A good report should show compliant samples and rejected samples too. For example, it should be able to say that a node collected a certain number of valid nighttime ambient-only samples, how many were compliant, how many exceeded the configured threshold, and how long the longest sustained above-threshold period lasted.

Dashboard priorities

  • Violations today.
  • Longest sustained violation.
  • Worst hour.
  • Average over-limit dBA.
  • Night violations.
  • Rejected contaminated samples.
  • Compliant baseline samples.
  • Battery and device health.

Location and privacy

Exact coordinates are useful for private evidence review, but they should not be public by default. A public map should round the location or show a broader area. The private evidence record can keep exact GPS, accuracy, timestamp, and owner-approved metadata under access control.

Mobile app relay plan

The mobile app may become useful for setup, nearby status checks, and delayed upload. It should not become the trusted measurement source. If a phone relays records, the node should sign and encrypt the record first, and the phone should only carry it to the server.

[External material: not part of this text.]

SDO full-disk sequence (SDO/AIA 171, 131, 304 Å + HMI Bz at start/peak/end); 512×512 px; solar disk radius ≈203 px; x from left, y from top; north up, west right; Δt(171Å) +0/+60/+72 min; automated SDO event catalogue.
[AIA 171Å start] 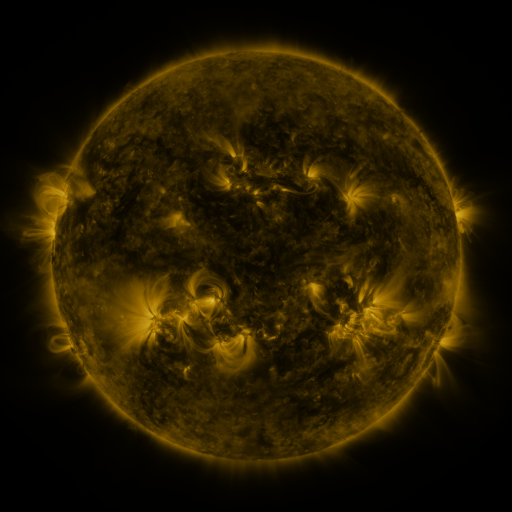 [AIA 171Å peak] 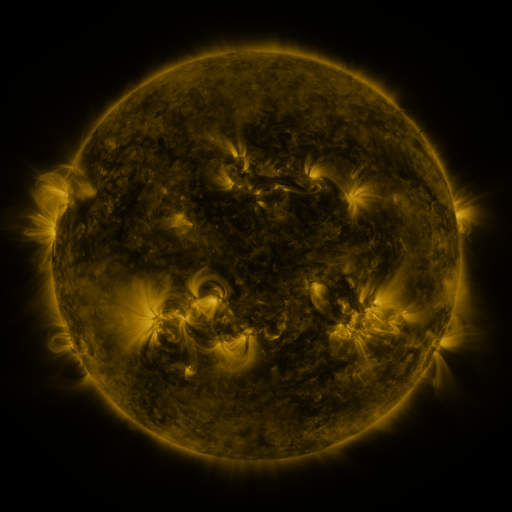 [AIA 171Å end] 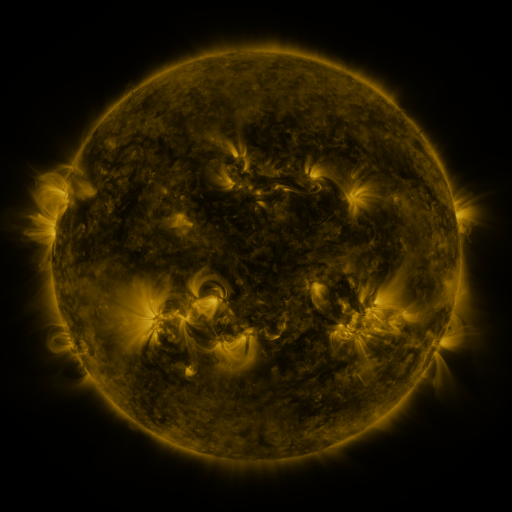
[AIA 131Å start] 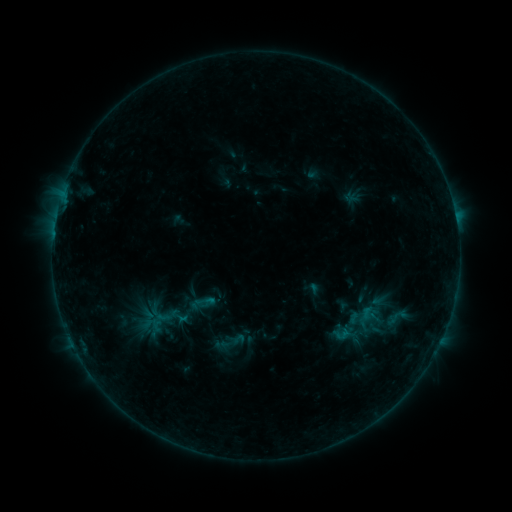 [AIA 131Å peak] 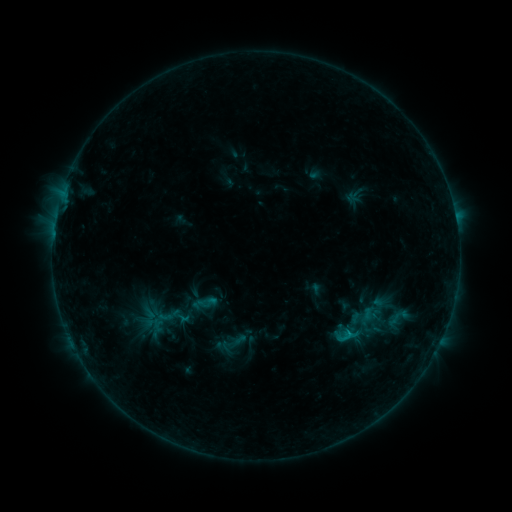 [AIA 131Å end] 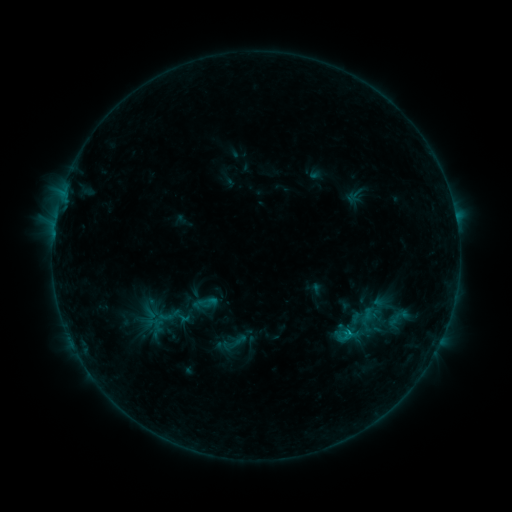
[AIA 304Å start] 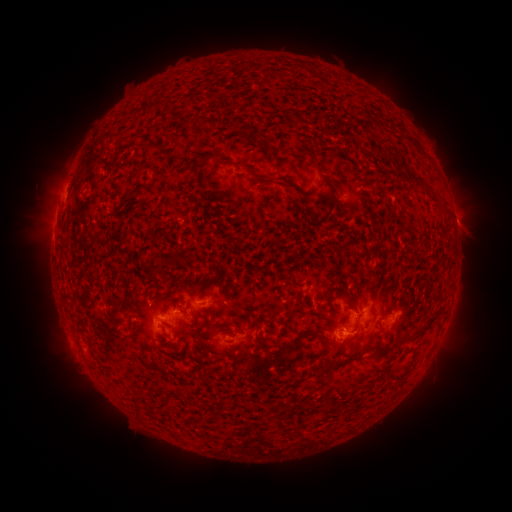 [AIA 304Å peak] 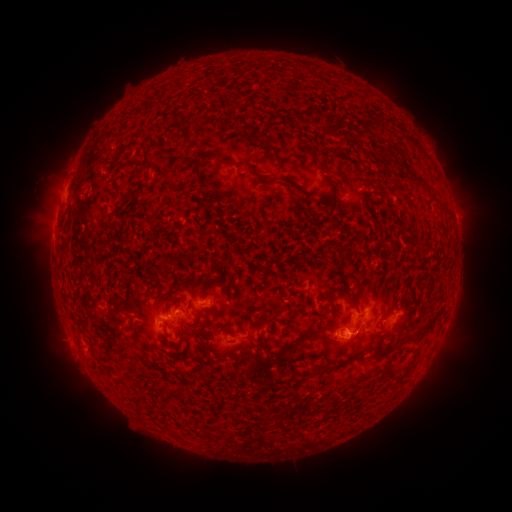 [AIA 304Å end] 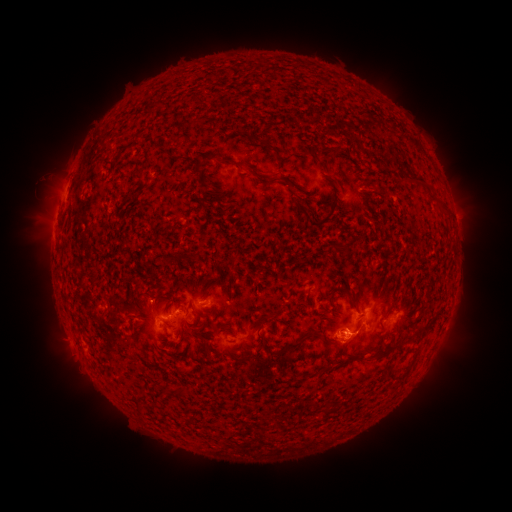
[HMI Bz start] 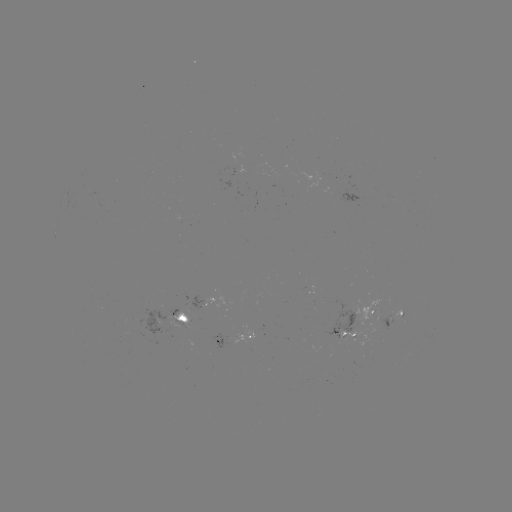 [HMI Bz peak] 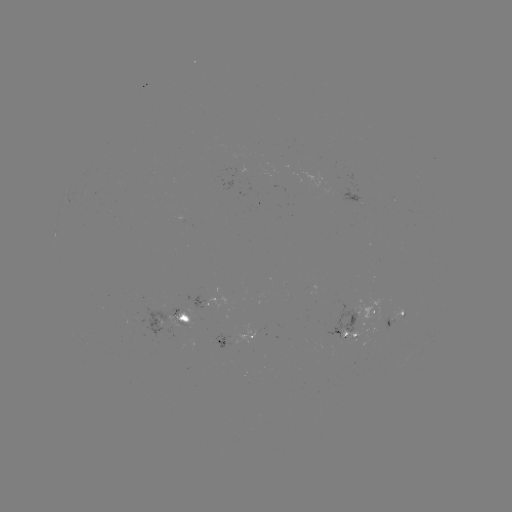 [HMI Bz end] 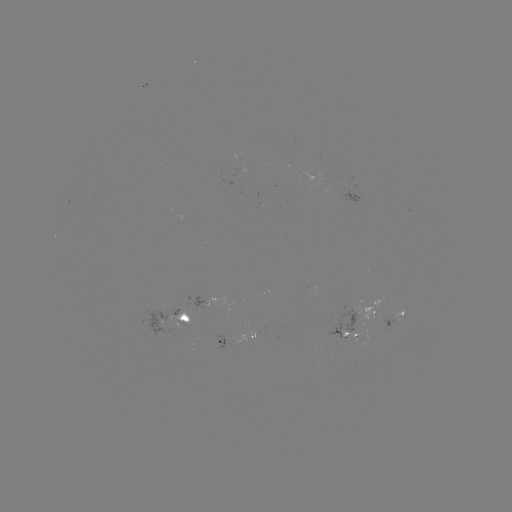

The server should reject records that fail integrity checks.

Calibration checklist

  1. Record the device ID, firmware version, firmware hash, and public key ID.
  2. Compare the node with a known meter or acoustic calibrator.
  3. Record the reference device model, serial, calibration date, settings, and test environment.
  4. Test more than one level when possible.
  5. Store the calibration ID in firmware or configuration.
  6. Photograph the mounting location and record height, direction, and nearby reflective surfaces.
  7. Repeat calibration after microphone replacement, enclosure changes, firmware changes, or suspected tampering.

Privacy checklist

  • Do not store raw audio by default.
  • Do not publish exact GPS by default.
  • Use rounded public coordinates unless the owner gives written approval.
  • Keep owner identity and device registry private.
  • Document retention and deletion rules.
  • Separate public dashboards from private evidence records.

Production hardening path

  • Move signing into ATECC608A or a protected ESP32 key path.
  • Use secure boot, flash encryption, NVS encryption, and signed OTA updates.
  • Add append-only server storage and offsite backups.
  • Add a device registry with public key rotation.
  • Add calibration import/export with signed calibration profiles.
  • Build a field report that includes installation photos, event records, hash-chain verification, and calibration notes.

Coming soon

The public release should include the ESP-IDF firmware skeleton, JSON event schema, local verifier, API receiver, calibration worksheet, hardware build notes, and field-install checklist. For now, this page is the public specification and the permanent shortlink for the device project.

Bottom line

The goal is simple: document sustained noise in a way that is useful, privacy-aware, and explainable. The hard parts are calibration, chain of custody, tamper-evident records, and location privacy. Those pieces matter more than rushing code into public before the first hardware build is ready.